• PROBLEM
Which lines in the records below hold the word "solution"? Copy each of them.

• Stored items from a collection
::::::

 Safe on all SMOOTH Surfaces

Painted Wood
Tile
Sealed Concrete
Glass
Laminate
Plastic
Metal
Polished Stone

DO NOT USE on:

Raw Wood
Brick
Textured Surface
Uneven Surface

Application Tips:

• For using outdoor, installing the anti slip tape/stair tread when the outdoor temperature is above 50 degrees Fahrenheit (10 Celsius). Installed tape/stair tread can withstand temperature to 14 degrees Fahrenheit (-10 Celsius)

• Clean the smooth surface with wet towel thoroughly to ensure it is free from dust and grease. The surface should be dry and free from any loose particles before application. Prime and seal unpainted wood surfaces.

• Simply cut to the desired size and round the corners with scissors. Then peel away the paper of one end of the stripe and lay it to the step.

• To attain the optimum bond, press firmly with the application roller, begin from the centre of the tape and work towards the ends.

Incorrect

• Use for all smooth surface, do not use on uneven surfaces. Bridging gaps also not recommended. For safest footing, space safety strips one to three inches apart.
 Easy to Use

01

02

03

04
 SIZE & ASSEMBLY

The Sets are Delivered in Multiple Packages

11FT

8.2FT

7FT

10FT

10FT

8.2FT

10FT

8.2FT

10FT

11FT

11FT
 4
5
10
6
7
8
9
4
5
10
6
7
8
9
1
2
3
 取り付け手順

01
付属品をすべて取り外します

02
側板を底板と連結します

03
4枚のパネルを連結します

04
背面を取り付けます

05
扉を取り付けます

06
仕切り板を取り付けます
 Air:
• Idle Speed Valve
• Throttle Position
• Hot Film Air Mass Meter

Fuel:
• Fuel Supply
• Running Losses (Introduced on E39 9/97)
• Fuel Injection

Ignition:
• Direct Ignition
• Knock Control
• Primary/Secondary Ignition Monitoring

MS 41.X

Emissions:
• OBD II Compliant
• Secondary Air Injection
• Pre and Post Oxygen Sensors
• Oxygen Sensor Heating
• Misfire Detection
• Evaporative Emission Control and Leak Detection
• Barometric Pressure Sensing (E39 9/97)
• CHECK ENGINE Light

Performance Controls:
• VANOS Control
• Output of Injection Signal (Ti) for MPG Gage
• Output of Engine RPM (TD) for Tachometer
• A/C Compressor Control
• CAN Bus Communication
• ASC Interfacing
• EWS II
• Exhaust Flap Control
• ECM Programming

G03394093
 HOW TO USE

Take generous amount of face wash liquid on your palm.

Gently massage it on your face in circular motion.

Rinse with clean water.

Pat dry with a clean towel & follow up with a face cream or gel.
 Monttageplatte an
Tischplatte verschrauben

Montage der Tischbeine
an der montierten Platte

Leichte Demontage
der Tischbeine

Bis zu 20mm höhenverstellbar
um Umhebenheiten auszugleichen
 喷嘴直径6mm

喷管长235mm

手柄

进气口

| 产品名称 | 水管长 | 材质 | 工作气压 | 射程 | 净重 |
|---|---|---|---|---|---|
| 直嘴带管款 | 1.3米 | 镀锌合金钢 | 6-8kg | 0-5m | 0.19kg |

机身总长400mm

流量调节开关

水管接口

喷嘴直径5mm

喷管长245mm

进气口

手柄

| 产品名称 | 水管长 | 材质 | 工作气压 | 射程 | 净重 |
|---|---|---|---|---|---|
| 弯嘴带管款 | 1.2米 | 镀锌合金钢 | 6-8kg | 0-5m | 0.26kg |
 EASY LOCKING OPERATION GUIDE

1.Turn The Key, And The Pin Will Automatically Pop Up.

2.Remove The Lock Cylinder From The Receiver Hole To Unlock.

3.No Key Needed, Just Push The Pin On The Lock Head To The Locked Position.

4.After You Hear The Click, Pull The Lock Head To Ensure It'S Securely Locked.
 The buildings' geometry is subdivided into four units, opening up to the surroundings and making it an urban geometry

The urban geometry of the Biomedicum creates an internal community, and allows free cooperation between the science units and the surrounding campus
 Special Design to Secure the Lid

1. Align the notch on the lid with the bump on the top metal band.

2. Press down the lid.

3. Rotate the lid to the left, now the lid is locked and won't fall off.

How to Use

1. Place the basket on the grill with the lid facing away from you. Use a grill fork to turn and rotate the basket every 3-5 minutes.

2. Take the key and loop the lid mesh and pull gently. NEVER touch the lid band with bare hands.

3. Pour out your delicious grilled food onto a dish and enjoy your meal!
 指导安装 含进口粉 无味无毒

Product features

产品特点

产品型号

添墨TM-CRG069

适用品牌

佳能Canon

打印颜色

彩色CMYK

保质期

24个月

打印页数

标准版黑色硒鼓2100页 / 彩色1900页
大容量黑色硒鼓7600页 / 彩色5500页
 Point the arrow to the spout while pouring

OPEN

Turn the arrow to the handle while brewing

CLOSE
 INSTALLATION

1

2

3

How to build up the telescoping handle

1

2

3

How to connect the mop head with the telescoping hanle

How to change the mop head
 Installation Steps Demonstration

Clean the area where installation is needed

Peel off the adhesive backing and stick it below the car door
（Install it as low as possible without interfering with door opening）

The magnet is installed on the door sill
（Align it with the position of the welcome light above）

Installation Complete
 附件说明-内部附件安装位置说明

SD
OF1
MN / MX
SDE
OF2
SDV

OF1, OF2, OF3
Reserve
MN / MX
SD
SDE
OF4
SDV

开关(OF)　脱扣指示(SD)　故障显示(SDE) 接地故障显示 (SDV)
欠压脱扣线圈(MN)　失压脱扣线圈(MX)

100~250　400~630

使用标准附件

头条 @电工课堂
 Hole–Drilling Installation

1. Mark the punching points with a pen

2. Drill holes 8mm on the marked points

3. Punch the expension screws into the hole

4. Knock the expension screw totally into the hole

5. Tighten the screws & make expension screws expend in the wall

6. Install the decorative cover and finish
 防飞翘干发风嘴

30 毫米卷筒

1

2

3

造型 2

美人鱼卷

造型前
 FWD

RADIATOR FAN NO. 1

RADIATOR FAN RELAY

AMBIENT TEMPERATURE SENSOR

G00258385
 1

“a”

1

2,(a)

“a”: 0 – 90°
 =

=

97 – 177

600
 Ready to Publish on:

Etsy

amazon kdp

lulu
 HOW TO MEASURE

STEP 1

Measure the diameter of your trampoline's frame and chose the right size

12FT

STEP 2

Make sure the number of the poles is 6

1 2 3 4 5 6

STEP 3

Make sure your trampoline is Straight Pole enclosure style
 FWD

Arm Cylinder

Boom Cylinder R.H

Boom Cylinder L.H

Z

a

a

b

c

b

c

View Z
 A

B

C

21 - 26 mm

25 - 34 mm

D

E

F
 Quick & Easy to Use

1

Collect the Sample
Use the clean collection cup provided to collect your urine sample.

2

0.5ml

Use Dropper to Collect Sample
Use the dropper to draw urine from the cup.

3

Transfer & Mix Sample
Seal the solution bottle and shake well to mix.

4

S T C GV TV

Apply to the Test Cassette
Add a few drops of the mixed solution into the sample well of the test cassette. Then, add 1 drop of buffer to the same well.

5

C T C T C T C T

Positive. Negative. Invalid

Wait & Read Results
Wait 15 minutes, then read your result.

::::::

• RESULT OF THE TASK
Seal the solution bottle and shake well to mix.
Add a few drops of the mixed solution into the sample well of the test cassette. Then, add 1 drop of buffer to the same well.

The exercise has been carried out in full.